Notes on motives in the Silmarillion said:


> But the dilemma of the Valar was this: Arda could only be liberated by a physical battle; but a probable result of such a battle was the irretrievable ruin of Arda.





> Good eventually arising out of the wreckage left behind by evil is rather like the green grass growing on the Haudh-en-Ndengin, the Hill of the Slain, is it not?


 I agree, but the elves set out from the begining to counter Melkor and I think that this idea of good out of evil had particular importance to Tolkien:


Notes on the motives said:


> Manwe was the spirit of greatest wisdom and prudence in Arda. He is represented as having had the greatest knowledge of the Music, as a whole, possessed by any one finite mind; and he alone of all persons or minds in that time is represented as having the power of direct recourse to and communication with Eru. He must have grasped with great clarity what even we may perceive dimly: that it was the essential mode of the process of 'history' in Arda that evil should constantly arise, and that out of it new good should constantly come. One especial aspect of this is the strange way in which the evils of the Marrer, or his inheritors, are turned into weapons against evil. If we consider the situation after the escape of Morgoth and the reestablishment of his abode in Middle-earth, we shall see that the heroic Noldor were the best possible weapon with which to keep Morgoth at bay, virtually besieged, and at any rate fully occupied, on the northern fringe of Middle-earth, without provoking him to a frenzy of nihilistic destruction. And in the meanwhile, Men, or the best elements in Mankind, shaking off his shadow, came into contact with a people who had actually seen and experinenced the Blessed Realm.


 (sorry for the long quote, but it also points out the importance of the exiled in elevating the the secondborn)
There is also a refference in letter #64 that fits our situation: "all we do know, and that to a large extent by direct experience, is that evil labours with vast power and perpetual success - in vain: preparing always only the soil for unexpected good to sprout in".


----------



## Bethelarien (Jul 12, 2006)

An off-topic note: This would've been a great debate topic.

And I agree with Ithy. They each made their own choices.


----------

--------------------

Exercise tasks >>
[A] In the forum thread, which letter number is cited for the quote about evil preparing the soil for unexpected good?
[B] Can you rewrite the paragraph of the forum thread that begins "Manwe was the spirit of greatest wisdom" as a short bulleted list, keeping its main facts?
[C] Extract the section of the forum thread starting with "Notes on motives" and going on through "ruin of Arda.".
You won't need the records for any of this.

--------------------

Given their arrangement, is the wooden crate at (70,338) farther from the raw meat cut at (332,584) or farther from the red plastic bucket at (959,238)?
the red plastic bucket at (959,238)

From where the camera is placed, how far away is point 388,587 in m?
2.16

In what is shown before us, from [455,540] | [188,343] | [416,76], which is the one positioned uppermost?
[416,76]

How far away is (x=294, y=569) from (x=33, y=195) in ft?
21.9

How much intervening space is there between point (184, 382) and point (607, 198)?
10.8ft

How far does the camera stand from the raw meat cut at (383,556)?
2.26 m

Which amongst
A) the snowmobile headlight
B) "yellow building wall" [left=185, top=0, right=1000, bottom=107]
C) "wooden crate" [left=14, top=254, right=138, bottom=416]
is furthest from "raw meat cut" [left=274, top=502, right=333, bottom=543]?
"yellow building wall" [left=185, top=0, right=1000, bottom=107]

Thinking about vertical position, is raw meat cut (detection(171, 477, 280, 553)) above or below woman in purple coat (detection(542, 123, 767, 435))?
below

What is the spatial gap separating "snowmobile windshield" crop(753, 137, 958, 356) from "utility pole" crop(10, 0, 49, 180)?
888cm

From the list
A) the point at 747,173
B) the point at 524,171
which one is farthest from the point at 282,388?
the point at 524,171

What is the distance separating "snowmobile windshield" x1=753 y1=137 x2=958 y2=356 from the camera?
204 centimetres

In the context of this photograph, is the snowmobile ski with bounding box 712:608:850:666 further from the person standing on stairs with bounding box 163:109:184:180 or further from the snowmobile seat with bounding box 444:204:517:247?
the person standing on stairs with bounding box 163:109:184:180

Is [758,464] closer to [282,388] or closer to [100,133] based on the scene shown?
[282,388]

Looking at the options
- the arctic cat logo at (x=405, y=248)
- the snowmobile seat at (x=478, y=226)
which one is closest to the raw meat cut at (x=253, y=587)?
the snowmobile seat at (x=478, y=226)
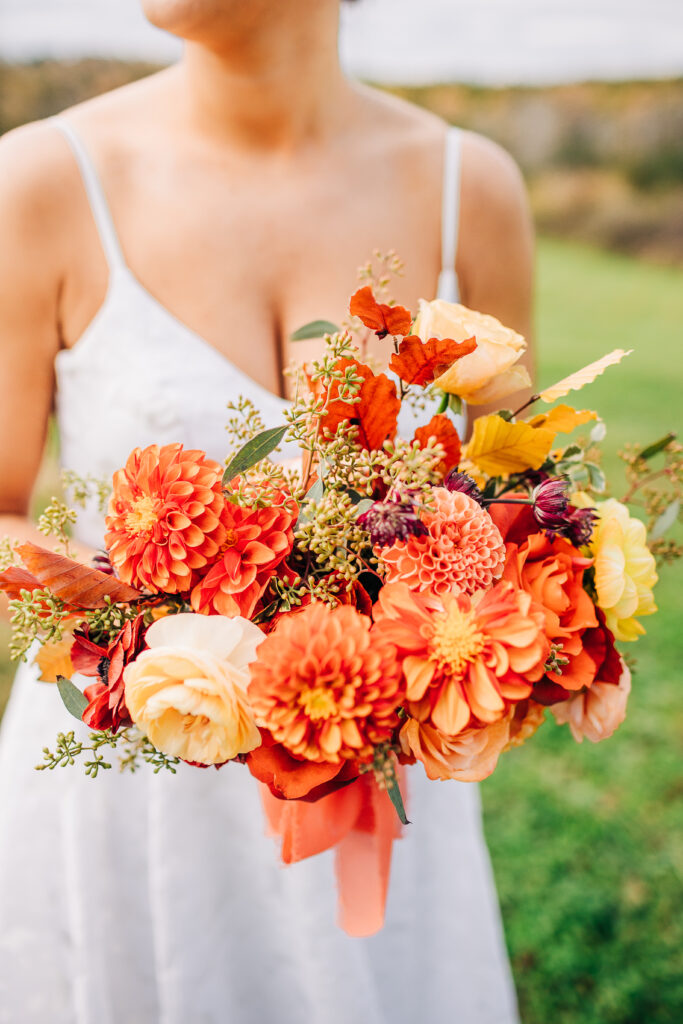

--------------------

Solutions to each task >>
[A] Letter #64.

[B]
- Manwe was the wisest and most prudent spirit in Arda. No other single finite mind knew as much of the Music as a whole, and he alone could turn to Eru directly and communicate with him.
- He must have clearly grasped that history in Arda worked by evil constantly arising and new good constantly coming out of it.
- One aspect of this is that the evils of the Marrer, or his inheritors, are turned into weapons against evil.
- After Morgoth escaped and reestablished his abode in Middle-earth, the heroic Noldor were the best weapon against him. They kept him at bay, virtually besieged and fully occupied on the northern fringe of Middle-earth, without provoking him to a frenzy of nihilistic destruction.
- Meanwhile, Men, or the best of them, shook off his shadow and came into contact with a people who had actually seen and experienced the Blessed Realm.

[C]
Notes on motives in the Silmarillion said:


> But the dilemma of the Valar was this: Arda could only be liberated by a physical battle; but a probable result of such a battle was the irretrievable ruin of Arda.